Do trzech szpitali w Zagrzebiu trafili najciężej ranni pacjenci (po sześć osób), reszta została ulokowana w placówkach w północnej części Chorwacji. „Większość z nich jest w stanie poważnym, niektórzy są w śpiączce farmakologicznej, niektórzy są nieprzytomni, niektórzy są przytomni, ale jeszcze w warunkach intensywnej terapii. Kilka osób z mniejszymi obrażeniami, ale uniemożliwiającymi transport w pozycji siedzącej i wymagających jeszcze dodatkowej obserwacji ze względu na kinetykę urazów, zostało w szpitalach” – powiedział PAP dr Artur Zaczyński, zastępca dyrektora ds. Medycznych Centralnego Szpitala Klinicznego MSWiA w Warszawie oraz szef Zespołu Pomocy Humanitarno-Medycznej.
Ambasada RP w Zagrzebiu uruchomiła infolinię +385 148 99 414 – pod tym numerem członkowie rodzin ofiar mogą uzyskać szczegółowe informacje.
Kondolencje dla rodzin ofiar
W związku z tragedią głos zabrali m.in. premier Morawiecki, prezydent Andrzej Duda oraz minister spraw zagranicznych Zbigniew Rau. Kondolencje bliskim ofiar złożył także premier Chorwacji Andrej Plenković. Zapewnił, że w sprawę zaangażowano wszystkie służby. Z kolei szef MSZ Chorwacji Gordan Grlić Radman powiedział, że Chorwacja solidaryzuje się z Polską i jej obywatelami. Kondolencje złożyli także premier Węgier Viktor Orbán, prezydent Słowacji Zuzana Czaputowa i minister dyplomacji tego kraju Ivan Korczok.

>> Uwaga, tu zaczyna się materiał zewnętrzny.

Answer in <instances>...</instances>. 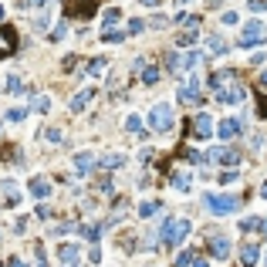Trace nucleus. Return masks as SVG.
<instances>
[{"instance_id":"1","label":"nucleus","mask_w":267,"mask_h":267,"mask_svg":"<svg viewBox=\"0 0 267 267\" xmlns=\"http://www.w3.org/2000/svg\"><path fill=\"white\" fill-rule=\"evenodd\" d=\"M193 230L190 220H166L162 223V230H159V240L166 244V247H176L179 240H186V233Z\"/></svg>"},{"instance_id":"2","label":"nucleus","mask_w":267,"mask_h":267,"mask_svg":"<svg viewBox=\"0 0 267 267\" xmlns=\"http://www.w3.org/2000/svg\"><path fill=\"white\" fill-rule=\"evenodd\" d=\"M237 207H240L237 196H223V193H210V196H207V210H210L213 216H227V213H233Z\"/></svg>"},{"instance_id":"3","label":"nucleus","mask_w":267,"mask_h":267,"mask_svg":"<svg viewBox=\"0 0 267 267\" xmlns=\"http://www.w3.org/2000/svg\"><path fill=\"white\" fill-rule=\"evenodd\" d=\"M149 125H153V132H169L172 129V108L169 105H156L153 112H149Z\"/></svg>"},{"instance_id":"4","label":"nucleus","mask_w":267,"mask_h":267,"mask_svg":"<svg viewBox=\"0 0 267 267\" xmlns=\"http://www.w3.org/2000/svg\"><path fill=\"white\" fill-rule=\"evenodd\" d=\"M264 38H267L264 24L261 20H250L247 27H244V34H240V48H254V44H261Z\"/></svg>"},{"instance_id":"5","label":"nucleus","mask_w":267,"mask_h":267,"mask_svg":"<svg viewBox=\"0 0 267 267\" xmlns=\"http://www.w3.org/2000/svg\"><path fill=\"white\" fill-rule=\"evenodd\" d=\"M213 95H216V102H230V105H240V102H247V92H244L240 85H233V88L216 85V88H213Z\"/></svg>"},{"instance_id":"6","label":"nucleus","mask_w":267,"mask_h":267,"mask_svg":"<svg viewBox=\"0 0 267 267\" xmlns=\"http://www.w3.org/2000/svg\"><path fill=\"white\" fill-rule=\"evenodd\" d=\"M207 159H210V162H220V166H237V162H240V153H237V149H227V146H216V149H210Z\"/></svg>"},{"instance_id":"7","label":"nucleus","mask_w":267,"mask_h":267,"mask_svg":"<svg viewBox=\"0 0 267 267\" xmlns=\"http://www.w3.org/2000/svg\"><path fill=\"white\" fill-rule=\"evenodd\" d=\"M193 129H196V139H210V132H213V115H210V112H200V115H196V122H193Z\"/></svg>"},{"instance_id":"8","label":"nucleus","mask_w":267,"mask_h":267,"mask_svg":"<svg viewBox=\"0 0 267 267\" xmlns=\"http://www.w3.org/2000/svg\"><path fill=\"white\" fill-rule=\"evenodd\" d=\"M27 190H31V196L44 200V196H51V179H48V176H34V179L27 183Z\"/></svg>"},{"instance_id":"9","label":"nucleus","mask_w":267,"mask_h":267,"mask_svg":"<svg viewBox=\"0 0 267 267\" xmlns=\"http://www.w3.org/2000/svg\"><path fill=\"white\" fill-rule=\"evenodd\" d=\"M179 102H186V105H200V88H196V81H186V85L179 88Z\"/></svg>"},{"instance_id":"10","label":"nucleus","mask_w":267,"mask_h":267,"mask_svg":"<svg viewBox=\"0 0 267 267\" xmlns=\"http://www.w3.org/2000/svg\"><path fill=\"white\" fill-rule=\"evenodd\" d=\"M210 254L216 257V261H223V257L230 254V240H227V237H213V240H210Z\"/></svg>"},{"instance_id":"11","label":"nucleus","mask_w":267,"mask_h":267,"mask_svg":"<svg viewBox=\"0 0 267 267\" xmlns=\"http://www.w3.org/2000/svg\"><path fill=\"white\" fill-rule=\"evenodd\" d=\"M92 162H95V153H78L75 156V172H78V176L92 172Z\"/></svg>"},{"instance_id":"12","label":"nucleus","mask_w":267,"mask_h":267,"mask_svg":"<svg viewBox=\"0 0 267 267\" xmlns=\"http://www.w3.org/2000/svg\"><path fill=\"white\" fill-rule=\"evenodd\" d=\"M172 186H176V193H190L193 190V176L190 172H172Z\"/></svg>"},{"instance_id":"13","label":"nucleus","mask_w":267,"mask_h":267,"mask_svg":"<svg viewBox=\"0 0 267 267\" xmlns=\"http://www.w3.org/2000/svg\"><path fill=\"white\" fill-rule=\"evenodd\" d=\"M240 129H244V125H240V118H227V122H220V139H233Z\"/></svg>"},{"instance_id":"14","label":"nucleus","mask_w":267,"mask_h":267,"mask_svg":"<svg viewBox=\"0 0 267 267\" xmlns=\"http://www.w3.org/2000/svg\"><path fill=\"white\" fill-rule=\"evenodd\" d=\"M57 257H61L64 264H75L78 261V244H61V247H57Z\"/></svg>"},{"instance_id":"15","label":"nucleus","mask_w":267,"mask_h":267,"mask_svg":"<svg viewBox=\"0 0 267 267\" xmlns=\"http://www.w3.org/2000/svg\"><path fill=\"white\" fill-rule=\"evenodd\" d=\"M92 95H95V88H85L81 95H75V98H71V108H75V112H81V108H85V105L92 102Z\"/></svg>"},{"instance_id":"16","label":"nucleus","mask_w":267,"mask_h":267,"mask_svg":"<svg viewBox=\"0 0 267 267\" xmlns=\"http://www.w3.org/2000/svg\"><path fill=\"white\" fill-rule=\"evenodd\" d=\"M257 257H261V254H257V247H250V244L240 250V264H244V267H254V264H257Z\"/></svg>"},{"instance_id":"17","label":"nucleus","mask_w":267,"mask_h":267,"mask_svg":"<svg viewBox=\"0 0 267 267\" xmlns=\"http://www.w3.org/2000/svg\"><path fill=\"white\" fill-rule=\"evenodd\" d=\"M122 162H125V156H122V153H108V156H102V166H105V169H118Z\"/></svg>"},{"instance_id":"18","label":"nucleus","mask_w":267,"mask_h":267,"mask_svg":"<svg viewBox=\"0 0 267 267\" xmlns=\"http://www.w3.org/2000/svg\"><path fill=\"white\" fill-rule=\"evenodd\" d=\"M159 81V68L156 64H142V85H156Z\"/></svg>"},{"instance_id":"19","label":"nucleus","mask_w":267,"mask_h":267,"mask_svg":"<svg viewBox=\"0 0 267 267\" xmlns=\"http://www.w3.org/2000/svg\"><path fill=\"white\" fill-rule=\"evenodd\" d=\"M207 51H210V54H223V51H227L223 38H210V41H207Z\"/></svg>"},{"instance_id":"20","label":"nucleus","mask_w":267,"mask_h":267,"mask_svg":"<svg viewBox=\"0 0 267 267\" xmlns=\"http://www.w3.org/2000/svg\"><path fill=\"white\" fill-rule=\"evenodd\" d=\"M102 24H105V27H112V24H118V10H115V7H108V10L102 14Z\"/></svg>"},{"instance_id":"21","label":"nucleus","mask_w":267,"mask_h":267,"mask_svg":"<svg viewBox=\"0 0 267 267\" xmlns=\"http://www.w3.org/2000/svg\"><path fill=\"white\" fill-rule=\"evenodd\" d=\"M125 129H129V132H139V129H142V118H139V115H129V118H125Z\"/></svg>"},{"instance_id":"22","label":"nucleus","mask_w":267,"mask_h":267,"mask_svg":"<svg viewBox=\"0 0 267 267\" xmlns=\"http://www.w3.org/2000/svg\"><path fill=\"white\" fill-rule=\"evenodd\" d=\"M7 92H14V95H20V92H24V85H20V78H17V75L7 78Z\"/></svg>"},{"instance_id":"23","label":"nucleus","mask_w":267,"mask_h":267,"mask_svg":"<svg viewBox=\"0 0 267 267\" xmlns=\"http://www.w3.org/2000/svg\"><path fill=\"white\" fill-rule=\"evenodd\" d=\"M48 108H51V98H48V95L34 98V112H48Z\"/></svg>"},{"instance_id":"24","label":"nucleus","mask_w":267,"mask_h":267,"mask_svg":"<svg viewBox=\"0 0 267 267\" xmlns=\"http://www.w3.org/2000/svg\"><path fill=\"white\" fill-rule=\"evenodd\" d=\"M122 38H125V31H102V41H112V44H118Z\"/></svg>"},{"instance_id":"25","label":"nucleus","mask_w":267,"mask_h":267,"mask_svg":"<svg viewBox=\"0 0 267 267\" xmlns=\"http://www.w3.org/2000/svg\"><path fill=\"white\" fill-rule=\"evenodd\" d=\"M179 24H186V27H200V17H193V14H179Z\"/></svg>"},{"instance_id":"26","label":"nucleus","mask_w":267,"mask_h":267,"mask_svg":"<svg viewBox=\"0 0 267 267\" xmlns=\"http://www.w3.org/2000/svg\"><path fill=\"white\" fill-rule=\"evenodd\" d=\"M142 27H146V20H129V31H125V34H142Z\"/></svg>"},{"instance_id":"27","label":"nucleus","mask_w":267,"mask_h":267,"mask_svg":"<svg viewBox=\"0 0 267 267\" xmlns=\"http://www.w3.org/2000/svg\"><path fill=\"white\" fill-rule=\"evenodd\" d=\"M186 264H193V254H190V250H186V254H179V257H176V267H186Z\"/></svg>"},{"instance_id":"28","label":"nucleus","mask_w":267,"mask_h":267,"mask_svg":"<svg viewBox=\"0 0 267 267\" xmlns=\"http://www.w3.org/2000/svg\"><path fill=\"white\" fill-rule=\"evenodd\" d=\"M156 210H159V207H156V203H142V207H139V213H142V216H153Z\"/></svg>"},{"instance_id":"29","label":"nucleus","mask_w":267,"mask_h":267,"mask_svg":"<svg viewBox=\"0 0 267 267\" xmlns=\"http://www.w3.org/2000/svg\"><path fill=\"white\" fill-rule=\"evenodd\" d=\"M193 41H196V31H183L179 34V44H193Z\"/></svg>"},{"instance_id":"30","label":"nucleus","mask_w":267,"mask_h":267,"mask_svg":"<svg viewBox=\"0 0 267 267\" xmlns=\"http://www.w3.org/2000/svg\"><path fill=\"white\" fill-rule=\"evenodd\" d=\"M24 115H27V108H10V115H7V118H10V122H20Z\"/></svg>"},{"instance_id":"31","label":"nucleus","mask_w":267,"mask_h":267,"mask_svg":"<svg viewBox=\"0 0 267 267\" xmlns=\"http://www.w3.org/2000/svg\"><path fill=\"white\" fill-rule=\"evenodd\" d=\"M257 227H261V223H257V216H247V220L240 223V230H257Z\"/></svg>"},{"instance_id":"32","label":"nucleus","mask_w":267,"mask_h":267,"mask_svg":"<svg viewBox=\"0 0 267 267\" xmlns=\"http://www.w3.org/2000/svg\"><path fill=\"white\" fill-rule=\"evenodd\" d=\"M44 139H48V142H61V129H48Z\"/></svg>"},{"instance_id":"33","label":"nucleus","mask_w":267,"mask_h":267,"mask_svg":"<svg viewBox=\"0 0 267 267\" xmlns=\"http://www.w3.org/2000/svg\"><path fill=\"white\" fill-rule=\"evenodd\" d=\"M250 10H267V0H250Z\"/></svg>"},{"instance_id":"34","label":"nucleus","mask_w":267,"mask_h":267,"mask_svg":"<svg viewBox=\"0 0 267 267\" xmlns=\"http://www.w3.org/2000/svg\"><path fill=\"white\" fill-rule=\"evenodd\" d=\"M88 261H95V264H98V261H102V250L92 247V250H88Z\"/></svg>"},{"instance_id":"35","label":"nucleus","mask_w":267,"mask_h":267,"mask_svg":"<svg viewBox=\"0 0 267 267\" xmlns=\"http://www.w3.org/2000/svg\"><path fill=\"white\" fill-rule=\"evenodd\" d=\"M257 85H261V92H267V71H261V78H257Z\"/></svg>"},{"instance_id":"36","label":"nucleus","mask_w":267,"mask_h":267,"mask_svg":"<svg viewBox=\"0 0 267 267\" xmlns=\"http://www.w3.org/2000/svg\"><path fill=\"white\" fill-rule=\"evenodd\" d=\"M142 7H159V0H139Z\"/></svg>"},{"instance_id":"37","label":"nucleus","mask_w":267,"mask_h":267,"mask_svg":"<svg viewBox=\"0 0 267 267\" xmlns=\"http://www.w3.org/2000/svg\"><path fill=\"white\" fill-rule=\"evenodd\" d=\"M193 267H210V264L207 261H193Z\"/></svg>"},{"instance_id":"38","label":"nucleus","mask_w":267,"mask_h":267,"mask_svg":"<svg viewBox=\"0 0 267 267\" xmlns=\"http://www.w3.org/2000/svg\"><path fill=\"white\" fill-rule=\"evenodd\" d=\"M10 267H27V264H20V261H10Z\"/></svg>"},{"instance_id":"39","label":"nucleus","mask_w":267,"mask_h":267,"mask_svg":"<svg viewBox=\"0 0 267 267\" xmlns=\"http://www.w3.org/2000/svg\"><path fill=\"white\" fill-rule=\"evenodd\" d=\"M261 196H264V200H267V183H264V186H261Z\"/></svg>"},{"instance_id":"40","label":"nucleus","mask_w":267,"mask_h":267,"mask_svg":"<svg viewBox=\"0 0 267 267\" xmlns=\"http://www.w3.org/2000/svg\"><path fill=\"white\" fill-rule=\"evenodd\" d=\"M261 230H264V233H267V220H264V223H261Z\"/></svg>"},{"instance_id":"41","label":"nucleus","mask_w":267,"mask_h":267,"mask_svg":"<svg viewBox=\"0 0 267 267\" xmlns=\"http://www.w3.org/2000/svg\"><path fill=\"white\" fill-rule=\"evenodd\" d=\"M0 20H3V3H0Z\"/></svg>"},{"instance_id":"42","label":"nucleus","mask_w":267,"mask_h":267,"mask_svg":"<svg viewBox=\"0 0 267 267\" xmlns=\"http://www.w3.org/2000/svg\"><path fill=\"white\" fill-rule=\"evenodd\" d=\"M179 3H190V0H179Z\"/></svg>"},{"instance_id":"43","label":"nucleus","mask_w":267,"mask_h":267,"mask_svg":"<svg viewBox=\"0 0 267 267\" xmlns=\"http://www.w3.org/2000/svg\"><path fill=\"white\" fill-rule=\"evenodd\" d=\"M210 3H220V0H210Z\"/></svg>"},{"instance_id":"44","label":"nucleus","mask_w":267,"mask_h":267,"mask_svg":"<svg viewBox=\"0 0 267 267\" xmlns=\"http://www.w3.org/2000/svg\"><path fill=\"white\" fill-rule=\"evenodd\" d=\"M264 267H267V261H264Z\"/></svg>"}]
</instances>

Minister sprawiedliwości Zbigniew Ziobro poinformował na Twitterze, że w związku z wypadkiem polecił wszcząć śledztwo z art. 173 par. 3 kodeksu karnego. Przepis przewiduje karę pozbawienia wolności od dwóch do 12 lat dla sprawcy katastrofy w ruchu lądowym, wodnym lub powietrznym, której następstwem jest śmierć człowieka lub ciężki uszczerbek na zdrowiu wielu osób. Minister wyraził też najgłębsze wyrazy współczucia dla rodzin ofiar.
2/2 O szczegółach tragedii rozmawiałem dziś rano z premierem Chorwacji @AndrejPlenkovic, który zapewnił o pełnym wsparciu chorwackich służb medycznych. Poleciłem naszym służbom konsularnym organizację wsparcia dla rodzin uczestników wypadku.
— Mateusz Morawiecki (@MorawieckiM) August 6, 2022
W związku z tragicznym wypadkiem polskiego autokaru w Chorwacji, w wyniku którego zginęło 11 osób a 34 są ranne, we współpracy z chorwackimi służbami ratowniczymi i władzami podejmujemy wszelkie możliwe działania aby pomóc naszym Rodakom. Rodzinom Ofiar składam wyrazy współczucia
— Andrzej Duda (@AndrzejDuda) August 6, 2022
Składam głębokie kondolencje rodzinom ofiar wypadku autokaru w Chorwacji. Rozmawiałem z Ministrem SZ Chorwacji @grlicradman o sytuacji i podziękowałem chorwackim służbom państwowym i społeczeństwu za okazaną pomoc.